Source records
........
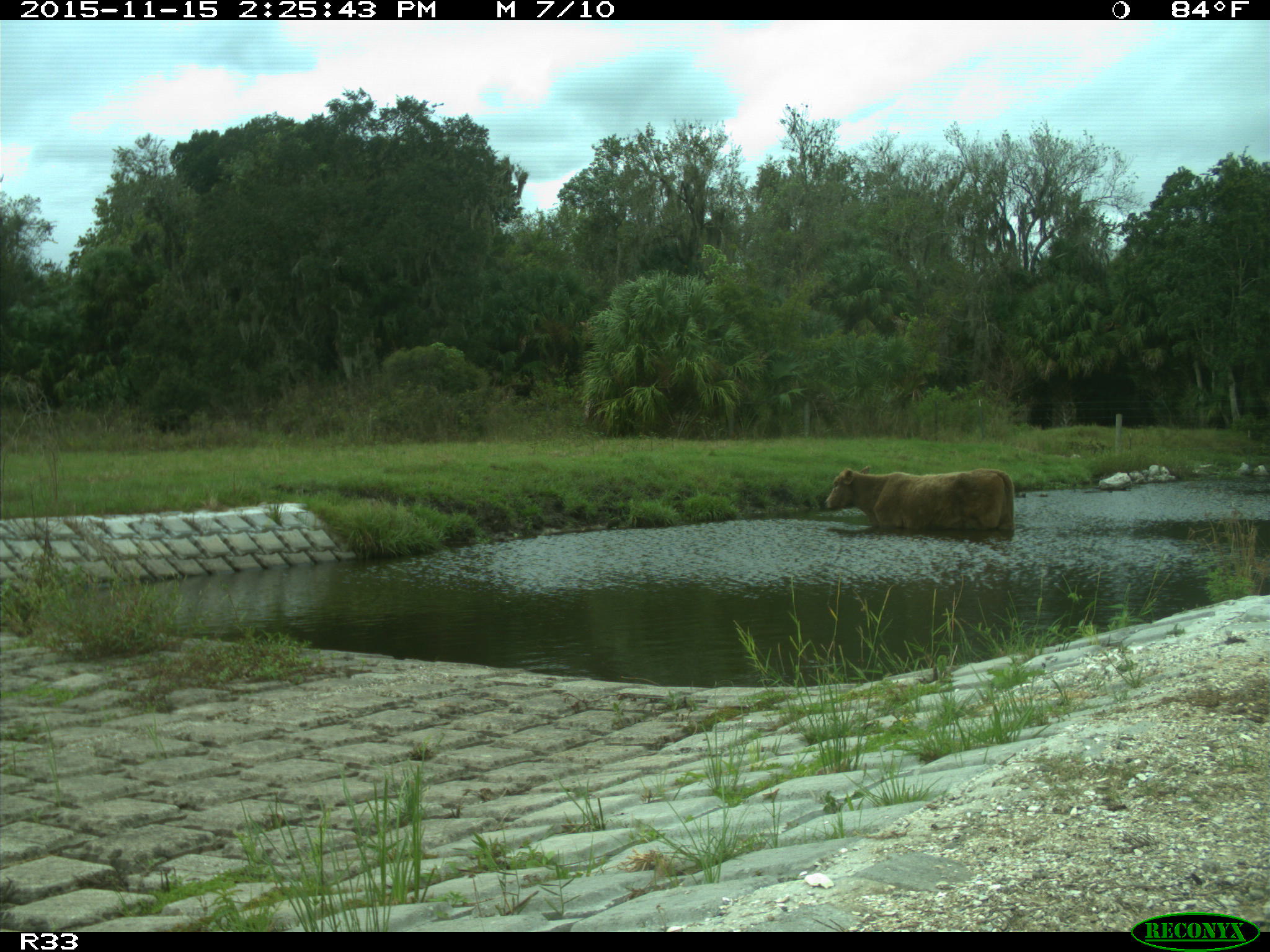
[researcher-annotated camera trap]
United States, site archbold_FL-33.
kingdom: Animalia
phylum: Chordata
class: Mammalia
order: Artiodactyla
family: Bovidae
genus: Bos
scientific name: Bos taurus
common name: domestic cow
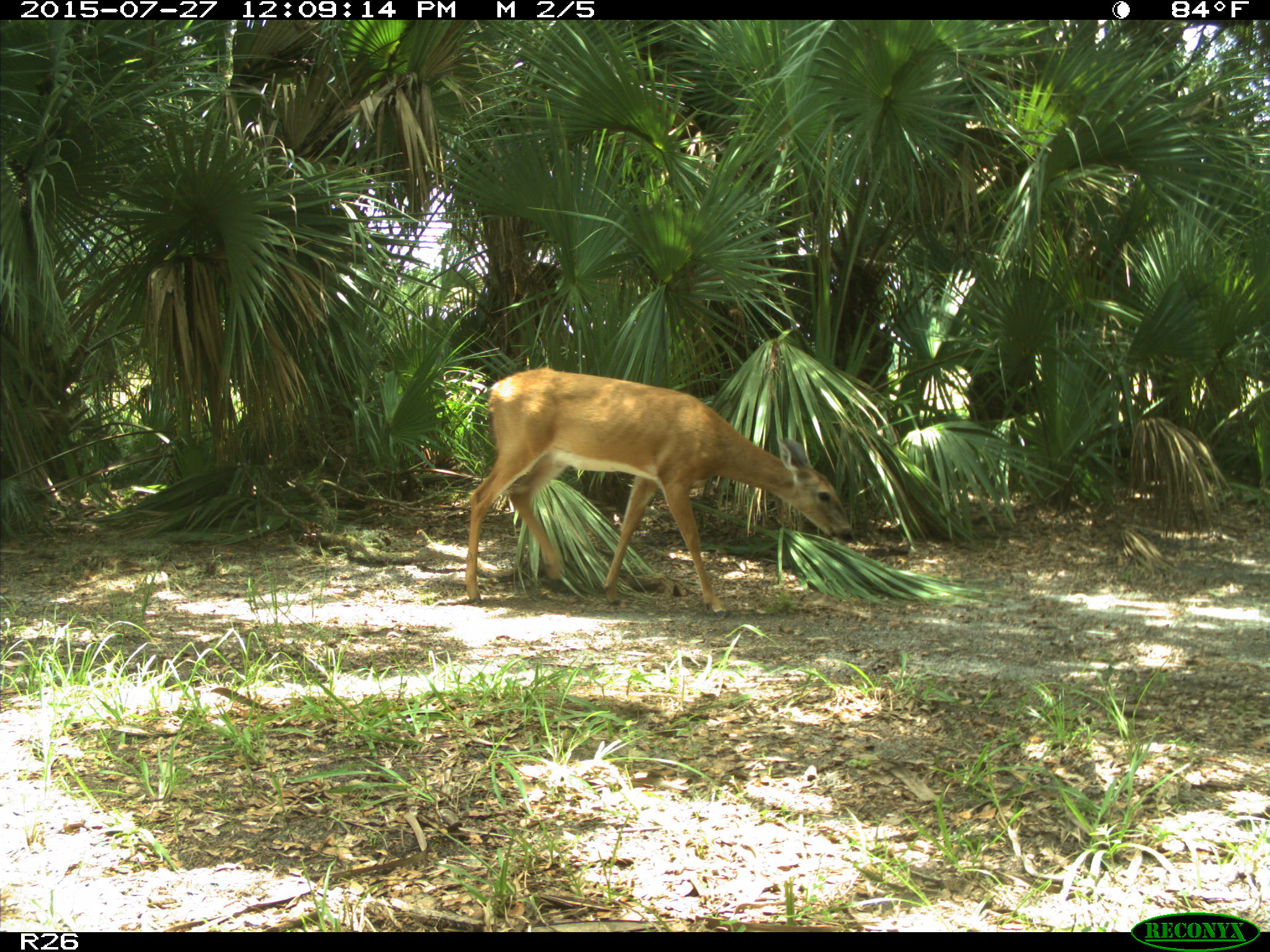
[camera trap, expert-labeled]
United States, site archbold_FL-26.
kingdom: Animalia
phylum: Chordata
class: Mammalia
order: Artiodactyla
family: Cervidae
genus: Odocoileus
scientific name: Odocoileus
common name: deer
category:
........
Problem details
Count how many lines of the entries include the string "trap". The number is the entire answer.

Written answer
2